SkyPark is 190 metres above the ground. It also boosts rooftop bars, restaurants and nightclubs as well as gardens with hundreds of trees and plants. After sharing a few photographs featuring the unique, modern architecture of this building, it was time to show a detail. Taken from the public observatory deck of the SkyPark. You can see the huge elevated swimming pool, which is only available to guests of the hotel. With over 2500 hotel rooms, you can see why it is so crowded.
Having seen and photographed many water fountains this photograph is an attempt at capturing my favourite. I say attempt as this fountain is more of a multimedia spectacular than just a plain water fountain. In the end I had to stop trying to capturing it as a still image and resorted to capturing video on my iPhone. The show lasts about 10 – 15 minutes and uses water screens to project video onto. In the background you can see part of the Singapore skyline.
The theatres on the bay remind me of The Sage Gateshead, on the River Tyne in Newcastle. Both buildings were completed within a year of each other. Singapore’s Esplanade has two main buildings. The second is behind the one in this photograph. They are both of a similar size, one used a concert hall and the other, a theatre. This was the closest I got to them on my short trip to Singapore. Next time, I hope to get to a better vantage point, where I can see both buildings in the frame.
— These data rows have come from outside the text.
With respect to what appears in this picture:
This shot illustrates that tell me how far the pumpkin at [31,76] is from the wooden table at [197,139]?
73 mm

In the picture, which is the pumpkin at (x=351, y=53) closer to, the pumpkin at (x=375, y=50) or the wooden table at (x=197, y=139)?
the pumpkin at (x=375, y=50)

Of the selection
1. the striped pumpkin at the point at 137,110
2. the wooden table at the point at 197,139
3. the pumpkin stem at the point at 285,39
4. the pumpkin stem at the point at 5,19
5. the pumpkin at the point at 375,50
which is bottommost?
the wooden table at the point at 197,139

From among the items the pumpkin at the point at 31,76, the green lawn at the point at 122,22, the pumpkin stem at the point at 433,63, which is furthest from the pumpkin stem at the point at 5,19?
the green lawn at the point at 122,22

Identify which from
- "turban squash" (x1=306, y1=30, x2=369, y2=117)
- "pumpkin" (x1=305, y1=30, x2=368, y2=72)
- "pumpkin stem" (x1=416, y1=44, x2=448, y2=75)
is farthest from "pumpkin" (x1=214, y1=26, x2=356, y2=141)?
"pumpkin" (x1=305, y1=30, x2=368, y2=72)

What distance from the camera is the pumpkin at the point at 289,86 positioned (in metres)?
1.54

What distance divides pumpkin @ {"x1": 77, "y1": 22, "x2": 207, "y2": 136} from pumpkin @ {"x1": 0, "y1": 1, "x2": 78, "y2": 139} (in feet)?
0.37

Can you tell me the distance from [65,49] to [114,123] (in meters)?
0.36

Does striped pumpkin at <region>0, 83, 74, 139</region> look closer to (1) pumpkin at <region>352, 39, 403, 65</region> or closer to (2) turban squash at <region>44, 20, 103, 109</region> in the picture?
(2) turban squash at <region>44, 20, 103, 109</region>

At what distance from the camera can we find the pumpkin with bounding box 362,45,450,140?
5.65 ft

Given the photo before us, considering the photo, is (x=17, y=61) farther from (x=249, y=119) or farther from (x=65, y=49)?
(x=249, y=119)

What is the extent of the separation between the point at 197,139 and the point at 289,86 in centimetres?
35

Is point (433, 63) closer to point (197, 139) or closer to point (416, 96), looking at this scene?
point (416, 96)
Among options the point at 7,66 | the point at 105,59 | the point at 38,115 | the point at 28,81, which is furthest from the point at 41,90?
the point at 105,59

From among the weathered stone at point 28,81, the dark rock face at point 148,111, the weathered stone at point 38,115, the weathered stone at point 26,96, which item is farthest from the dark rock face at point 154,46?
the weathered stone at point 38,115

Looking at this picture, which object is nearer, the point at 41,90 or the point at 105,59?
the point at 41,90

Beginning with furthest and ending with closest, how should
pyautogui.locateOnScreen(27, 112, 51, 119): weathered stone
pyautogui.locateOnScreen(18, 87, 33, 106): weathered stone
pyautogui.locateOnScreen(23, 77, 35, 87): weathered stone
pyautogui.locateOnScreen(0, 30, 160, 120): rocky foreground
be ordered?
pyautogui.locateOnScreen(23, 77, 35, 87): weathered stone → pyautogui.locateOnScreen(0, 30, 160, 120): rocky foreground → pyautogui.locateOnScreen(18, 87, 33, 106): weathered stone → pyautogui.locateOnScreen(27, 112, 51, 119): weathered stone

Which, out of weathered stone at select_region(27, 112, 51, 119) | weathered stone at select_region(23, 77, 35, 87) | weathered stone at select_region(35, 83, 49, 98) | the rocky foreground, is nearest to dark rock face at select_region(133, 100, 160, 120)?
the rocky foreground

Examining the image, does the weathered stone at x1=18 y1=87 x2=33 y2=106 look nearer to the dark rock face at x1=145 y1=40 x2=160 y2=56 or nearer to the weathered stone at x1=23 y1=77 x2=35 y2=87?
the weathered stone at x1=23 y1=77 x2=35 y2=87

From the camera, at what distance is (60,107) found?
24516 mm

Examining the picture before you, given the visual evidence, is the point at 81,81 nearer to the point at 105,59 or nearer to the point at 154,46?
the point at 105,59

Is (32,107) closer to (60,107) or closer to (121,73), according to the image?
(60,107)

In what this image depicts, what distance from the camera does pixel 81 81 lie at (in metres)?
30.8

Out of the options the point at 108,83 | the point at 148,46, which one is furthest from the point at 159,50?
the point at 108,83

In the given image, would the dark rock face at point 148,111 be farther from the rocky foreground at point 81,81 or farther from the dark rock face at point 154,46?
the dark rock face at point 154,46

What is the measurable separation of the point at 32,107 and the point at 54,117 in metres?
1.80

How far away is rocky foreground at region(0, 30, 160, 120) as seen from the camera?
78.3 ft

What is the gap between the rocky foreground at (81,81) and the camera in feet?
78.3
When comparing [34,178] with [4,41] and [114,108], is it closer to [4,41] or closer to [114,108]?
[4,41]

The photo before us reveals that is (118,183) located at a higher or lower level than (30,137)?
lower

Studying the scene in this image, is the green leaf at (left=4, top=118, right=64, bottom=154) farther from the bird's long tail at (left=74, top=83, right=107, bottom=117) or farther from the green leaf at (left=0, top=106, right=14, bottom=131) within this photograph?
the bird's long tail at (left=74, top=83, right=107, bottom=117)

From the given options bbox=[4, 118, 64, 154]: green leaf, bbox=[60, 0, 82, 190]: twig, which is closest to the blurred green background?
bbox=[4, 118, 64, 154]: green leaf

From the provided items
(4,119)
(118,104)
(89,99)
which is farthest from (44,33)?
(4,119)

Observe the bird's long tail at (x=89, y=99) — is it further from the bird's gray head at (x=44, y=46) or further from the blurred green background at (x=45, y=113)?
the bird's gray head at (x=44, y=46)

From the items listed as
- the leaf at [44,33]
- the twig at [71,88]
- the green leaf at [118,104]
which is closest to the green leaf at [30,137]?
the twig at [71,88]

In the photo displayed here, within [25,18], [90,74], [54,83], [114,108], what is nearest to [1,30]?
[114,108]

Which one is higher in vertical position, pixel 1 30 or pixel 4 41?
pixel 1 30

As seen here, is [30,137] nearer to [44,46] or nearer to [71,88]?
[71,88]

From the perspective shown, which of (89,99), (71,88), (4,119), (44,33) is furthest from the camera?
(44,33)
Only being in Singapore for a couple of days meant that my photograph of the city focuses around the Marina Bay. From here we look across the water to the central business district. This area is filled with skyscrapers and gives a great skyline of Singapore. Stood in front of the new Marina Bay Sands Hotel, I was actually awaiting the start of “Wonderful”. This is a light and water fountain show that can’t really be captured in one still image.